We can observe from Fig. 7 that the largest proportion of alternatives with the highest ranking determined by each method is \(a_1\), which further illustrates the effectiveness of our method. Besides, we also found that in the proposed method, the alternative with the largest percentage has an obvious advantage: the percentage of \(a_1\) in the highest rank in our method is 89%, which is larger than the percentages obtained with other methods (i.e., 78% in Chen (2019), 73% in Fei and Feng (2021), 81% in Long et al. (2021), 77% in Bakioglu and Atahan (2021), and 68% in Haktanır and Kahraman (2019)). As a result, compared with other methods, our approach can better distinguish the ranking of alternatives.

6 Conclusion

This paper develops an extended IVPF-PROMETHEE method based on the generalized Shapley value with a consensus-reaching process for MCGDM problems.
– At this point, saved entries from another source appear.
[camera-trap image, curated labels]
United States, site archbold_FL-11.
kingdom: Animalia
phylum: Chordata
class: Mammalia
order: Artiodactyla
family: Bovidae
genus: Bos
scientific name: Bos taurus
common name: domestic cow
The novelty and implications of this work are summarized as follows:

1. (1)

   IVPFS is utilized to handle vague and uncertain decision information. The generalized Shapley value is firstly extended into the IVPF environment, which can comprehensively reflect the importance of input arguments and globally depict the mutual influences among them.

2. (2)

   The weights of criteria and DMs are determined using the generalized Shapley value by simultaneously considering the importance of the element itself and the overall influence from the other elements; this allows flexible characterization of realistic MCGDM situations.

3. (3)

   The classical operators of IVPFS are built on the principle of nonnegative additive set function. However, ignoring the interaction effect in the aggregation process may lead to confusing results. Thus, IVPFCA and IVPFSA operators are developed to reflect the global importance of the factors and the interactions among them.

4. (4)

   We establish an integrated consensus-reaching model by integrating the IDR-based approach and the optimization model. Ultimately, the maximum consensus improvement can be achieved to reduce the conflicts within the group.

5. (5)

   For the first time, the generalized Shapley index and IVPFS are introduced into the classical PROME-THEE method to overcome the limitations of additive measures and to better handle imprecise decision information.

This paper describes the construction of a comprehensive framework on CRP for MCGDM problems. The proposed method could be tuned further to address problems in more complex situations, such as large-scale MCGDM problems. Furthermore, owing to the diverse backgrounds of the experts, they tend to utilize different evaluation structures to represent their opinions. Therefore, it would be interesting to study heterogeneous MCGDM problems in subsequent research.